Finora questo schieramento ha fondato la propria constituency politico-programmatica sul cosiddetto “asse del Nord”, l’alleanza privilegiata con Bossi e con la Lega. In nome di questo “asse” ed in omaggio a questa alleanza, il centrodestra ha alimentato per anni la speranza di un fisco più equo e di uno Stato meno invasivo. Due obiettivi giustissimi da centrare attraverso il federalismo fiscale, un meccanismo che nella sua essenza più profonda sta ad indicare il reimpiego sotto forma di erogazione di servizi in un territorio delle risorse raccolte sotto forma di tasse su quello stesso territorio. È un meccanismo che sprigiona competizione, non solidarietà, introdotto per altro dalla riforma del Titolo V della Costituzione approvato dalla sinistra nel 2001. Bastava questo per diffidarne, invece è accaduto il contrario. A beneficiarne è stata solo la Lega, data in crescita nei sondaggi nonostante le tormentate vicissitudini degli ultimi due anni, perché aveva agitato come idea-forza il presunto gap tra peso fiscale sostenuto e peso politico esercitato dal Nord.

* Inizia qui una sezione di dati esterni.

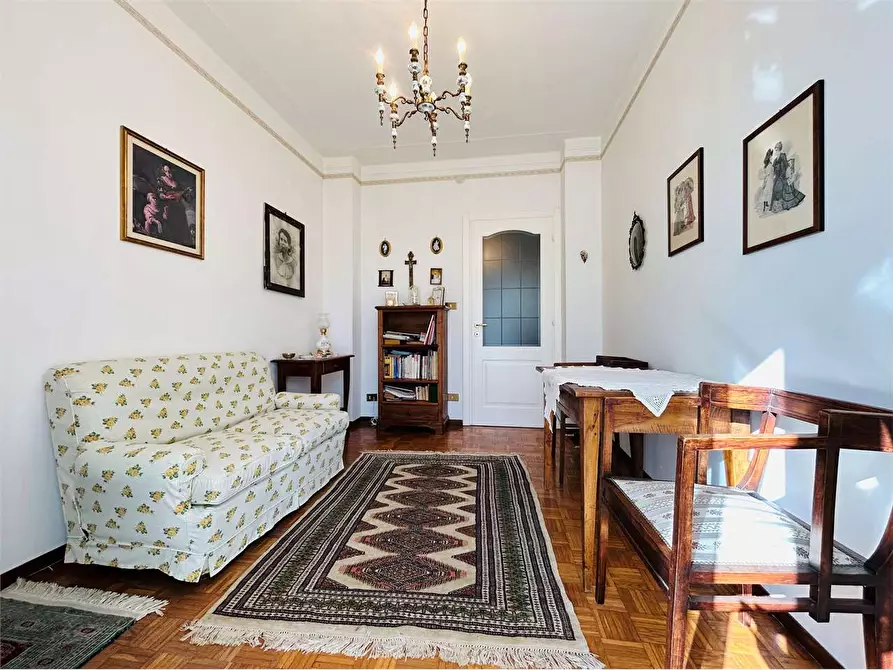 Immagine 1 di Appartamento in vendita  in Piazza della Libertà 16 a Ormea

Il resto della coalizione non le ha saputo opporre un argine in termini di visione nazionale.
Il risultato è che oggi la situazione è completamente ribaltata ed il potenziale rivoluzionario lo offre il Sud con il suo più 130 per cento di imposizione locale, recentemente certificato dalla Corte dei Conti. Un salasso che si aggiunge a quello causato dalla manovra del governo Letta per la copertura del deficit e che si è concentrata sulla casa e sulle imposte indirette (Iva ed accise), cioè su due voci indipendenti dal reddito e si sa che il reddito medio di un napoletano è poco più della metà del reddito medio di un milanese. Senza infine trascurare altre voci come Rc auto, Rc moto, addizionali, molto più salate al Sud. In compenso, la classe dirigente meridionale neanche la invitano ai tavoli dove si decide e basta guardare la residenza della maggior parte dei ministri, del presidente dell’Anci o di quello della Conferenza Stato-Regioni per rendersene conto. Morale: è al Sud che si sta giocando la partita decisiva. Secondo l’Istituto Cattaneo, l’unico a capirlo è stato Grillo. E Renzi, aggiungiamo noi, l’unico ad imitarlo. Il centrodestra, per ora, è semplicemente non pervenuto. Ma non è mai troppo tardi. Fino a domenica, almeno.